Which lines below contain the string "image", with case counting? Collect each one and copy it out in full.

>> BEGIN

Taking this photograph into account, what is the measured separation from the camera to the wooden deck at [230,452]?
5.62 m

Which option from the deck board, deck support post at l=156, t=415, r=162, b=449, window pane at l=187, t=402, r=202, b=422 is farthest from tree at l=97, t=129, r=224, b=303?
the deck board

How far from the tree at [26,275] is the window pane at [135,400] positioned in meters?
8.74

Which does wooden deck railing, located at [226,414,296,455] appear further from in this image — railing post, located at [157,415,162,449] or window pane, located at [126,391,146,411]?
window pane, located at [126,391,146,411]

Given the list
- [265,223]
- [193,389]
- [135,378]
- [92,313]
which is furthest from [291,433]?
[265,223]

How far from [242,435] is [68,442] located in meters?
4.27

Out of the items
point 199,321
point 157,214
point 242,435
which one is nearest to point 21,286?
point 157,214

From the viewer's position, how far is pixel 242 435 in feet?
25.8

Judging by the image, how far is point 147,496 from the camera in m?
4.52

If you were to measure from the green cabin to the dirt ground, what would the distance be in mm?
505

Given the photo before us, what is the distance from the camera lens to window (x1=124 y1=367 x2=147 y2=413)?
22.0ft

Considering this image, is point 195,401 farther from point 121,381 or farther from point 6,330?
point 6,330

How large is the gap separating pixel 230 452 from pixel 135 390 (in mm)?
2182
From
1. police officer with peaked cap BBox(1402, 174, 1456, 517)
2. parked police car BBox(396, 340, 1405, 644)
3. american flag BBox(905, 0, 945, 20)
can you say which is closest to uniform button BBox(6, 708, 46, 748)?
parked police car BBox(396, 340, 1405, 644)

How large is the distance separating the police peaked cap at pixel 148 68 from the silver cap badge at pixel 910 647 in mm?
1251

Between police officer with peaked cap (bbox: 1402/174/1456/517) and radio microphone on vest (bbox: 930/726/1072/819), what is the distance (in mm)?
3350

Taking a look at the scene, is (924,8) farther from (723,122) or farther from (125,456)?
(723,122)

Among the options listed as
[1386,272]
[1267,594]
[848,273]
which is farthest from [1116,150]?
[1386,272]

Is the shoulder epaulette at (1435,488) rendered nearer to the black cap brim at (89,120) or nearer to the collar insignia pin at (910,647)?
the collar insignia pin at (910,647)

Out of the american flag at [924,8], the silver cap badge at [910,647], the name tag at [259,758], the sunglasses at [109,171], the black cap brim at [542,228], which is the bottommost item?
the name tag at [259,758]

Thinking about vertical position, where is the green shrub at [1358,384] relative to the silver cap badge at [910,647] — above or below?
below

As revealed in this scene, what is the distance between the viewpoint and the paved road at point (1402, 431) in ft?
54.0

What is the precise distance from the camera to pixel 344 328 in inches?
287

>> END

§ **FULL OUTPUT**:
Which does wooden deck railing, located at [226,414,296,455] appear further from in this image — railing post, located at [157,415,162,449] or window pane, located at [126,391,146,411]?
Judging by the image, how far is point 147,496 from the camera in m?
Considering this image, is point 195,401 farther from point 121,381 or farther from point 6,330?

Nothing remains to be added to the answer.